EXTRACT PROVIDED ::
------------------------
Sometimes, beautiful images are not enough to attract customers. Whether a product is sensible is more important. “Imagine that there are two items. One is beautiful, another one is both beautiful and sensible. Which one will you choose?” asked Wu. Thus, O-Moon has launched products like brollies, portable chargers and cushions that can turn into blankets, in addition to souvenirs like postcards and key rings. Once a customer complained that the ceramic body is too thin and one’s hand would be scalded. O-Moon immediately revised the design, using thicker ceramic body and added a handle to the mug. Ng said that by doing this their products are not only designed for the 30 millions of visitors but also for the locals.

Ng continued that 30% of O-Moon’s customers are locals and 70% are visitors. Among the visitors, half of them are from Hong Kong and the other half are from the Mainland, Taiwan, South Korea and Japan, etc. Rua de Cinco de Outubro is not the most visited area by tourists, therefore rents are not high, unlike the casino areas and the areas near St Paul’s Ruins that the monthly rent can go up to MOP200,000. In addition to the business-to-consumer market, O-Moon has also tapped into the business-to-business market and sells products to various associations and governmental departments.
------------------------
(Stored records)
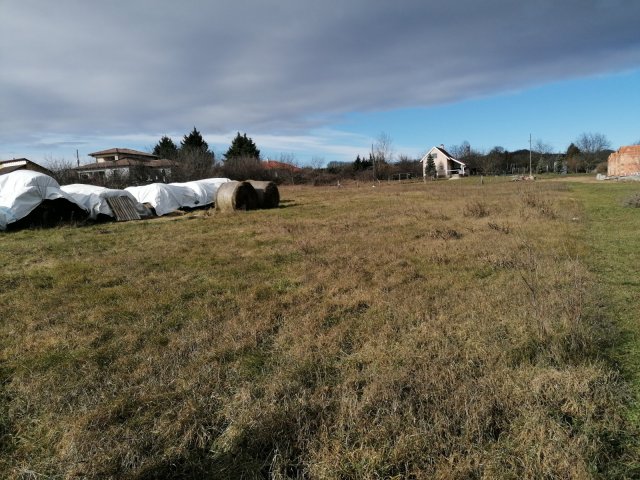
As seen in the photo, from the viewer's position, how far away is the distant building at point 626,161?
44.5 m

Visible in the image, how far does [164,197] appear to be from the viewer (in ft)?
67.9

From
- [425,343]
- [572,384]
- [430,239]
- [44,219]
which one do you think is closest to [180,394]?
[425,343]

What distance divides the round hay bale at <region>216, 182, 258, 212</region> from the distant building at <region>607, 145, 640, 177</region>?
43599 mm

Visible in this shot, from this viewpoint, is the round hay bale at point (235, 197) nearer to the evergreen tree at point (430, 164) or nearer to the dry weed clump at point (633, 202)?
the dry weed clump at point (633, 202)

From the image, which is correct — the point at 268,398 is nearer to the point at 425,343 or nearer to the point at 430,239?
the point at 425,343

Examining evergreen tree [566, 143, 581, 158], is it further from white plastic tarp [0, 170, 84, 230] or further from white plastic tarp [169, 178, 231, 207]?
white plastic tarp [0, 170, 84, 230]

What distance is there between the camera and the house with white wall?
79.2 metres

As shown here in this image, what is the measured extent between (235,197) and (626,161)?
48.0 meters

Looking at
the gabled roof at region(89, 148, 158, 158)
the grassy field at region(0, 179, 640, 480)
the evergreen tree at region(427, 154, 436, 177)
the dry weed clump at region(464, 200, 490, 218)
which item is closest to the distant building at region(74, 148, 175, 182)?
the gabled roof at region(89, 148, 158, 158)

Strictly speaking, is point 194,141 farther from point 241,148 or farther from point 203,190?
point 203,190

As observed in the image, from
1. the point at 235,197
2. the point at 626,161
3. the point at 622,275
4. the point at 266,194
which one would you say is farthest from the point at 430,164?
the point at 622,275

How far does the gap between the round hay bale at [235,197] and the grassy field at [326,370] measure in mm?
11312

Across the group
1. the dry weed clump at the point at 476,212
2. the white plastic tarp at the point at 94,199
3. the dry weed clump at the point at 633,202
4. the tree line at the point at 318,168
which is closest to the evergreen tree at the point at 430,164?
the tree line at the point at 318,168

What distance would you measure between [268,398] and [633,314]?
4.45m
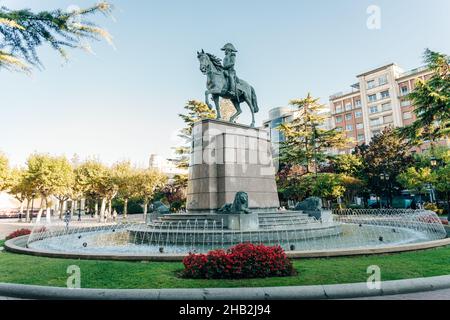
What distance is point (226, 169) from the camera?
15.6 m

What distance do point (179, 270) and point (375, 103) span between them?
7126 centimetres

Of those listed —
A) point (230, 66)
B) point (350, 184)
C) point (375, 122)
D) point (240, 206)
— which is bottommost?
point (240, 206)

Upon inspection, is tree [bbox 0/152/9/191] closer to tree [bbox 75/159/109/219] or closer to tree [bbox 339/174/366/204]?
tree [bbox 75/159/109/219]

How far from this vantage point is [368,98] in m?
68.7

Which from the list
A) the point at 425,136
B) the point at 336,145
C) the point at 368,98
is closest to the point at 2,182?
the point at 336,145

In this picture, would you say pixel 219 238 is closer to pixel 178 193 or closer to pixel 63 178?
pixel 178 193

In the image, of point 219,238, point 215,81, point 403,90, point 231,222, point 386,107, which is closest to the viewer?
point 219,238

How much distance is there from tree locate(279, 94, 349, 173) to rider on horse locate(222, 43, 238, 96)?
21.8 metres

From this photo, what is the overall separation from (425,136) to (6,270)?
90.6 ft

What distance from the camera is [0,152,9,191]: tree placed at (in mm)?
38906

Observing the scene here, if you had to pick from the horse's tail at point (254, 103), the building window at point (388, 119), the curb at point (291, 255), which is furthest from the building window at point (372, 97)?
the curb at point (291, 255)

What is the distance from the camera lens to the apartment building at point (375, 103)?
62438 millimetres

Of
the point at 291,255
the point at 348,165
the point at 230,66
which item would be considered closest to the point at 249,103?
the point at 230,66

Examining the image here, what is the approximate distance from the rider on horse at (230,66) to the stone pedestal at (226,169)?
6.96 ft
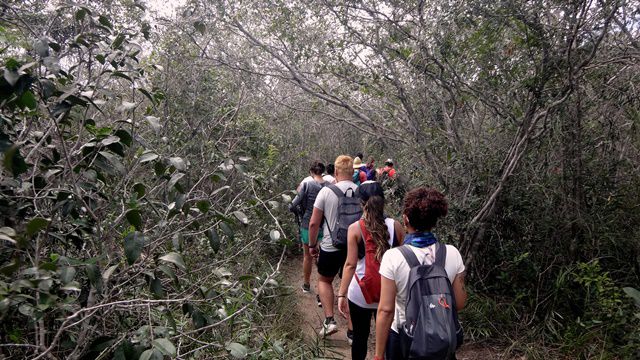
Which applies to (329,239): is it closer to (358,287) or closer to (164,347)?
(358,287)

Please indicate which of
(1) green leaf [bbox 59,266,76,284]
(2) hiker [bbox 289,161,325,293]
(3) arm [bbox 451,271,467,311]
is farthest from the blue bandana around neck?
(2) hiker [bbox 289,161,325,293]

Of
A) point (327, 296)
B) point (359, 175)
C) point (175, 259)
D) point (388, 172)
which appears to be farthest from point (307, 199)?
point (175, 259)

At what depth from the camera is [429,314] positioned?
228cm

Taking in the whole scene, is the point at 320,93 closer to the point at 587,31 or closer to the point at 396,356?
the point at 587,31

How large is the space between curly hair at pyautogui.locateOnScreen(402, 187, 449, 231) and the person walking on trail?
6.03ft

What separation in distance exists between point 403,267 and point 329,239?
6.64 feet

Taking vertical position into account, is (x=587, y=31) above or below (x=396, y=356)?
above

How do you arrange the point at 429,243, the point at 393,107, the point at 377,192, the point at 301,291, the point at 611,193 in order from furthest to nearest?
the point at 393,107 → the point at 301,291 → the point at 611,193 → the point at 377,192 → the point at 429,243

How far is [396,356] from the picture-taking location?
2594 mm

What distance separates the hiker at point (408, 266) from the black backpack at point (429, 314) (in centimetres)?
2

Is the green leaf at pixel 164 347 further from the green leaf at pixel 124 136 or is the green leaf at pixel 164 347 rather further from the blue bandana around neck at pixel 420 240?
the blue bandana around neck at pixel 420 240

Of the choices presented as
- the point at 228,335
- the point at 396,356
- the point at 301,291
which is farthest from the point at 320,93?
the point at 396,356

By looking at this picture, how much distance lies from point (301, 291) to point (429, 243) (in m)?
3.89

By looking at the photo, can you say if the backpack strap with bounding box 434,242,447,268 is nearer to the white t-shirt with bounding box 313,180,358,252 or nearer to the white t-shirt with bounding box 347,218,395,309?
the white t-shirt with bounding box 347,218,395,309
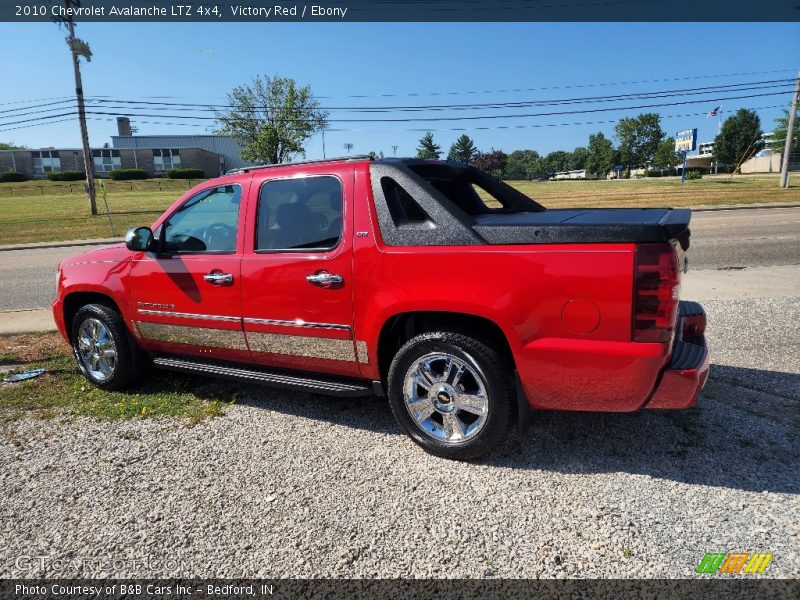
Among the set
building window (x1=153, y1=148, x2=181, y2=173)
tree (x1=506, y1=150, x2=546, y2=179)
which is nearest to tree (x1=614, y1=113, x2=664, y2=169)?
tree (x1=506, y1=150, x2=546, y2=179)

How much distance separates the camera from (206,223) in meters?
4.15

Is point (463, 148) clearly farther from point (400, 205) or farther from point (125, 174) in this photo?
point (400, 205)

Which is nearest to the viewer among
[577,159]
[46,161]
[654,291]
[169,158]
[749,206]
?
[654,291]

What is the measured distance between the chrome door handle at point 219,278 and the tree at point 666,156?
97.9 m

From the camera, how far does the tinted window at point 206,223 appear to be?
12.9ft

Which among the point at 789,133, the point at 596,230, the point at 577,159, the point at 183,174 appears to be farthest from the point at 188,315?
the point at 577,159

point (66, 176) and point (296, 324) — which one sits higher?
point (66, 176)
------------------------
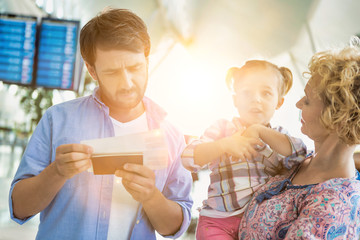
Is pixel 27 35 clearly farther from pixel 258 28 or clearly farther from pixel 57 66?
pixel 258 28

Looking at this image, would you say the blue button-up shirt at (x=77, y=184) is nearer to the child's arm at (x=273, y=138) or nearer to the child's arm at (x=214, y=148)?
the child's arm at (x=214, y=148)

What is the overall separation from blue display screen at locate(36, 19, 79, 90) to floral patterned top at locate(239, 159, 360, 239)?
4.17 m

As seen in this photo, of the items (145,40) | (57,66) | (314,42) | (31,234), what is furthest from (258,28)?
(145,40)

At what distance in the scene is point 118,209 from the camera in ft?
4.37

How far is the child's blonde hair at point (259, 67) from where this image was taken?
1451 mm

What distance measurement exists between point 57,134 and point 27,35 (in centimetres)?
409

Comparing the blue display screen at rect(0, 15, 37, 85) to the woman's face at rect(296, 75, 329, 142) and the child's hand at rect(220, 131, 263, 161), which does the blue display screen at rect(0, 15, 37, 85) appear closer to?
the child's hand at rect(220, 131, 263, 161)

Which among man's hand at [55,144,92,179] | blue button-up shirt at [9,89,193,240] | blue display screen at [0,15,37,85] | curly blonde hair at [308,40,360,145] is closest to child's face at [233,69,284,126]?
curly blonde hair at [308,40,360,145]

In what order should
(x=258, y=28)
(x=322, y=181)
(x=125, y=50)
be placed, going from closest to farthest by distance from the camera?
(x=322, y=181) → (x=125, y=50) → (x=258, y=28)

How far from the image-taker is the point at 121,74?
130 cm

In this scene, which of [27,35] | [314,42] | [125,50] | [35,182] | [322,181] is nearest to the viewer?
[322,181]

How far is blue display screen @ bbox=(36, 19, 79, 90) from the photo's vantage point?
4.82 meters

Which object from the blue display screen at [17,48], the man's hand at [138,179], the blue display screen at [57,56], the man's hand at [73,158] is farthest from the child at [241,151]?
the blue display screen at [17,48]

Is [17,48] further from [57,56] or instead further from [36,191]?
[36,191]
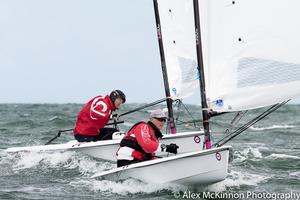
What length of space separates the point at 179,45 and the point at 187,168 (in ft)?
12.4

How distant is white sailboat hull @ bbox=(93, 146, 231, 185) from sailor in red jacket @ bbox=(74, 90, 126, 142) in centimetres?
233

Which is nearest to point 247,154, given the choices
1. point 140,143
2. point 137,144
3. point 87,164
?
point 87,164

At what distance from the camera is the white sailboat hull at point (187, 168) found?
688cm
------------------------
PROMPT 1 :: In the text about O-Moon, rewrite the paragraph beginning "Ng continued that 30%" as a short bulleted list that keeps its main facts.
PROMPT 2 :: Continue the text about O-Moon from the point where it stops.

YOUR RESPONSE 1 ::
- According to Ng, locals make up 30% of O-Moon's customers and visitors 70%.
- Half of the visitors come from Hong Kong. The other half come from the Mainland, Taiwan, South Korea, Japan and elsewhere.
- Rua de Cinco de Outubro is not the area tourists visit most, so rents there are not high. In the casino areas and near St Paul's Ruins, monthly rent can reach MOP200,000.
- Besides selling to consumers, O-Moon has entered the business-to-business market, selling products to various associations and government departments.

YOUR RESPONSE 2 ::
An accessory store has to sell ordinary products like key rings as well. Wu said that such products are favoured by visitors and generate good sales volume. The payback period is short and these products are cash cow that can help pay the rent. Macao is almost inseparable with gaming, so it is necessary to have a product that shows this element. However, visitors from the Mainland will be having trouble when they go through the custom if they buy such products. This explains why so few people are interested in chip-themed products.

O-Moon has various products available. They not only sell products designed by themselves, but also collaborate with bakery shops, photographers, accessory designers, etc. Yet, we believes that there should be more items available in the shop. “The more you offer, the longer a customer is willing to spend time in the shop, and the easier the products are sold.” O-Moon’s investment in refurbishment of the shop and product design has almost reached one million patacas. Even though risks are huge, Wu is very confident about the business and the market. The business pressure is still bearable so far. “No investment, no return.”

“We do not design unique products. We apply our design to products that are already available in the market,” said Wu. “Trends are ever-changing, so our designs have to keep abreast of changes.”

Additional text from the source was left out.